Non sarà per caso simile a una “lontananza che è come il vento e fa dimenticare chi non s’ama”…Oggi la lontananza che sapore ha?
La lontananza ormai è necessaria, bisognerebbe cambiare le parole della canzone, considerato il momento. La lontananza, quando si è obbligati a stare lontani, misura anche quanto le persone ti siano vicine realmente, quelle che hai voglia di vedere, di sentire, che ti mancano. La sensazione di amicizia o di amore cresce con la lontananza se sono cose importanti, se non lo sono, si staccano come foglie d’autunno e non ti importa.

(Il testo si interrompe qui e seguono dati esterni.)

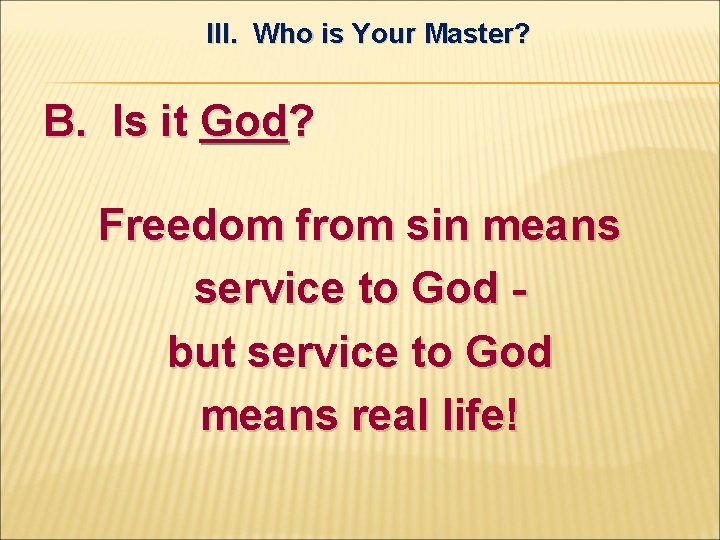 III. Who is Your Master?

B. Is it God?

Freedom from sin means service to God - but service to God means real life!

Un motto tibetano afferma “La nostra vita è come quella degli alberi, delle piante, si migliora potando”. In questi tempi si migliora potando e tenendo solo quello che porta frutto. La conoscenza, l’introspezione e il pensiero possono aiutarci. Tutto passa nella mente, “il dolore e la sua cura, il coraggio e la paura, l’illusione e la realtà…nella mente c’è il destino e la forza di cambiarlo, perché tutto è nella mente, si respira col pensiero”. Ho scritto questa ballata in tempi non sospetti, perfetta per tempi come questi.
Il pensiero ci salverà?
E’ tra le curve del cervello che si decidono i colori. Teniamo allenata la nostra mente, non lasciamola andare in percorsi oscuri, cerchiamo la luce in questo tempo buio.
Oggi che “con un sorriso non si può accompagnare alla porta, non ci si può baciare e abbracciare come sempre” la lontananza, sentimento struggente che lei ha descritto con parole indimenticabili, può essere colmata o confortata dal virtuale?
Al di là di un iniziale atteggiamento critico, oggi sto rivalutando la possibilità che abbiamo di essere in contatto attraverso i social, le videochiamate e altri strumenti che accorciano le distanze e leniscono la lontananza.
La cifra della sua vicinanza al pubblico è sempre stata l’empatia. Se essere empatici significa saper comprendere e quindi non aver paura degli altri, c’è da augurarsi tanta empatia per tutti?
Essere empatici significa comprendere ma non significa non avere paura. Il mio ultimo programma in onda su Sky Italia, terminato da poco “Ho qualcosa da dirti” si nutriva proprio della capacità di entrare nelle storie degli altri, assumendosi tanto sentimento da persone e situazioni diverse da te ma con cui sei connesso, con una partecipazione emotiva molto forte.
Con le sue trasmissioni quotidiane, nelle varie fasce, dal mezzogiorno, al pomeridiano, al preserale, è entrata nelle case della gente attraverso la televisione e la radio. C’è differenza?
Con la radio ci si tocca l’anima. In televisione, mentre parli, rischia di prevalere l’immagine. La radio è molto più profonda, vera e autentica.
In questi giorni la radio cosa può dare?
Deve fare compagnia, coinvolgere le persone, facendole telefonare e interloquire, deve essere quasi una radio che ti guarda. Questo consente di essere in contatto con tutti ed è una cosa bellissima che vorrei tanto poter fare.
“Il nostro destino è il nostro carattere” è una considerazione che ha radici antiche ma che a lei pare appartenere. Quanto può aiutare il carattere in questi giorni complicati?
E’ perfetta questa frase in questo momento. Siamo sempre noi che forgiamo il nostro destino, se ne ha consapevolezza da millenni, perché è davvero così, siamo proprio noi, quando diciamo sì o no, quando ci voltiamo a destra o a sinistra, a disegnare il nostro destino. E’ il nostro carattere che decide la nostra vita, il nostro carattere è il nostro destino, in questo periodo più che mai. Ricordarlo servirà a tutti e aiuterà a superare anche questi giorni difficili.
Le sue due canzoni più famose, “La lontananza” e “Amara terra mia” sembrano essere state scritte per i nostri connazionali che vivono all’estero. E’ con esse che arriva alle comunità il saluto di Enrica Bonaccorti?
Amara terra mia è amara e bella quanto mai in questo periodo, ma l’Italia non può mai uscire dal cuore, la portiamo ovunque siamo perché tutta da amare Iddio la creò.